▸ **Exercise details**
Could you transcribe each record below exactly as written, setting the pictures aside?

▸ **Supplied records**

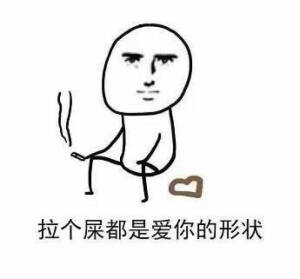 一生只爱你一个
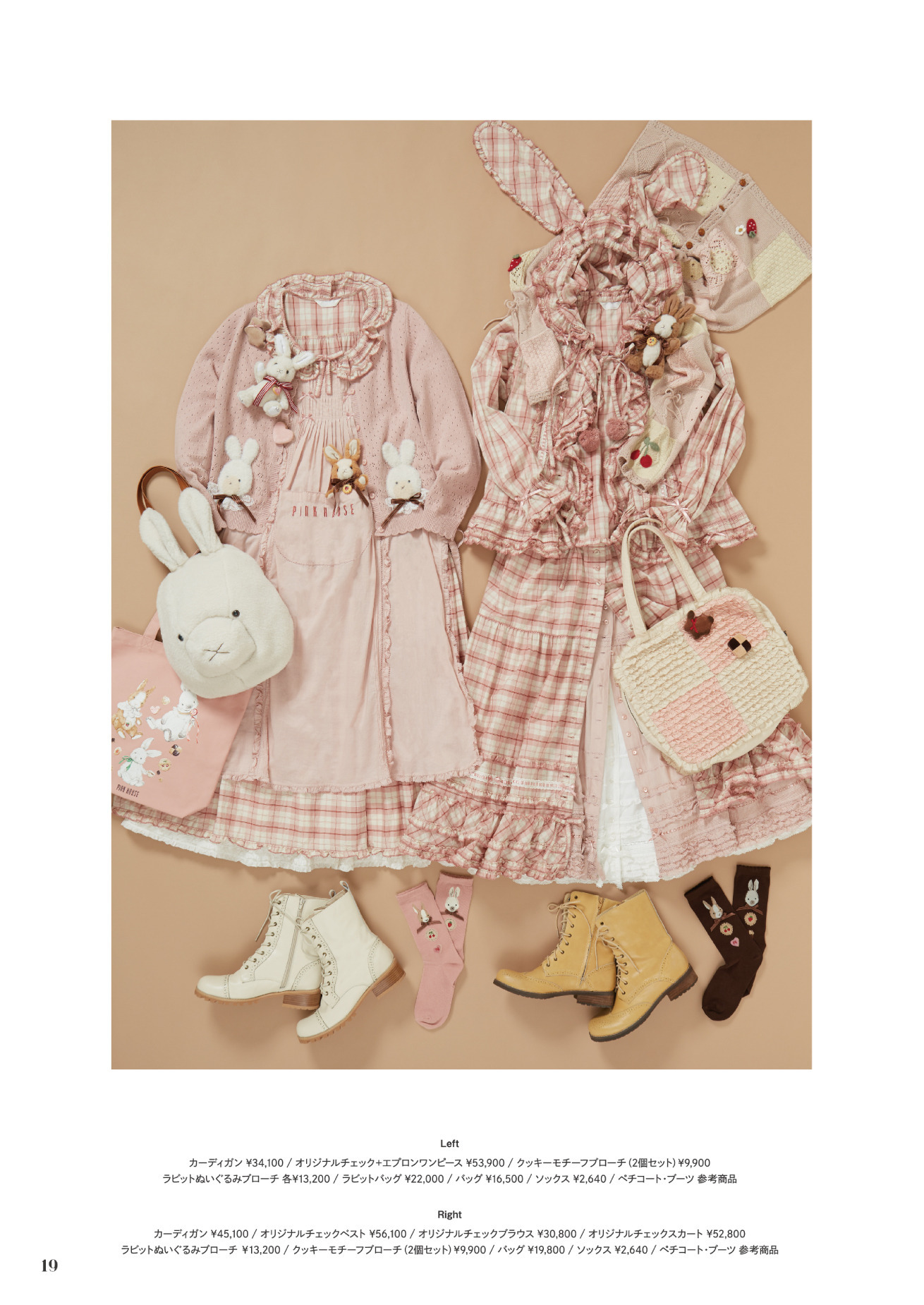 ピンクハウスのPINKHOUSE 2024 Early Springカタログ｜PINK HOUSE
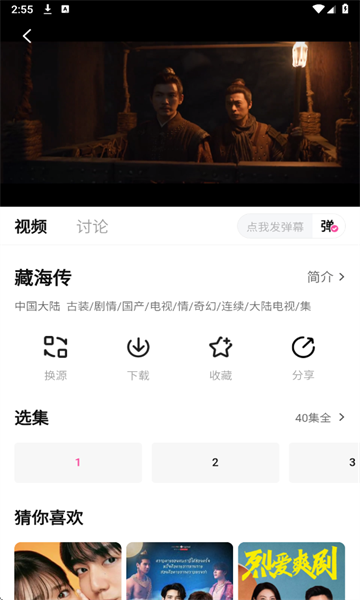 4K草莓熊软件截图1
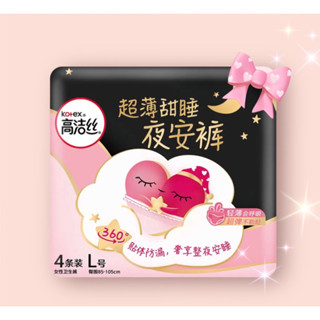 Kotex L/XL 4入 褲型衛生棉 夜安褲 安心褲 內褲型衛生棉 衛生棉褲 產褥 靠得住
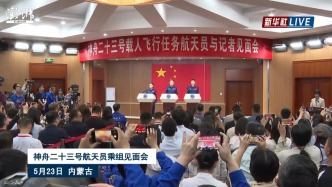 直播丨神舟二十三号载人飞行任务航天员乘组与中外媒体记者见面会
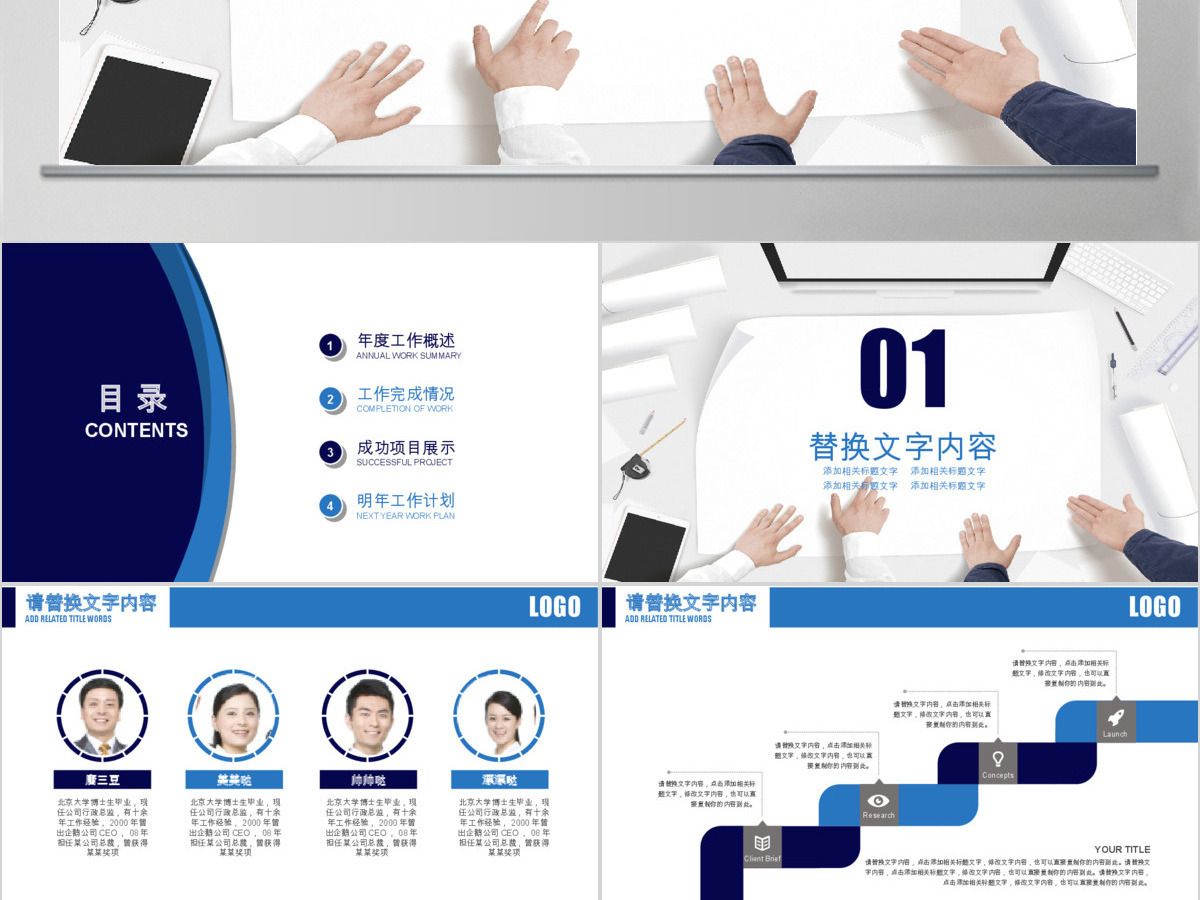 蓝色市场分析研究调查报告市场调研ppt 蓝色市场分析研究调查报告市场调研ppt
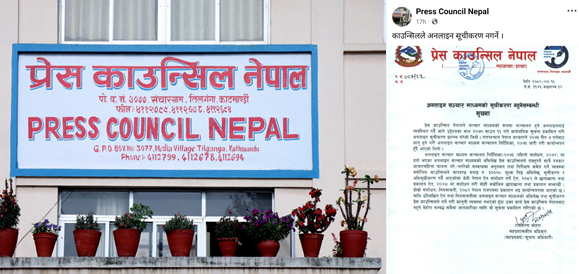 प्रेस काउन्सिल नेपाल अब ‘अनलाइन’ सञ्चार माध्यमको सूचीकरण नगर्ने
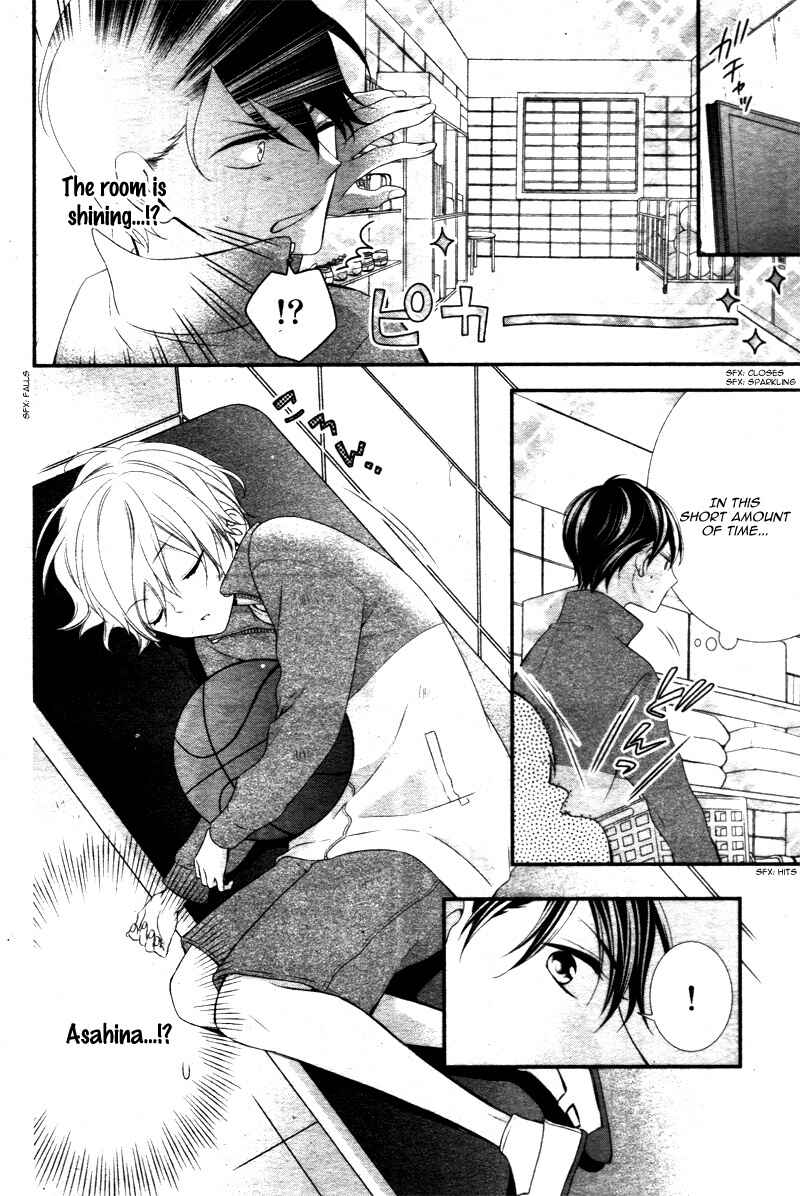 Page 14 Chapter 2 Kimi wa, Ore ga Suki Datte Ittara Donna Kao Suru Darou.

▸ **Written answer**
 一生只爱你一个
 ピンクハウスのPINKHOUSE 2024 Early Springカタログ｜PINK HOUSE
 4K草莓熊软件截图1
 Kotex L/XL 4入 褲型衛生棉 夜安褲 安心褲 內褲型衛生棉 衛生棉褲 產褥 靠得住
 直播丨神舟二十三号载人飞行任务航天员乘组与中外媒体记者见面会
 蓝色市场分析研究调查报告市场调研ppt 蓝色市场分析研究调查报告市场调研ppt
 प्रेस काउन्सिल नेपाल अब ‘अनलाइन’ सञ्चार माध्यमको सूचीकरण नगर्ने
 Page 14 Chapter 2 Kimi wa, Ore ga Suki Datte Ittara Donna Kao Suru Darou.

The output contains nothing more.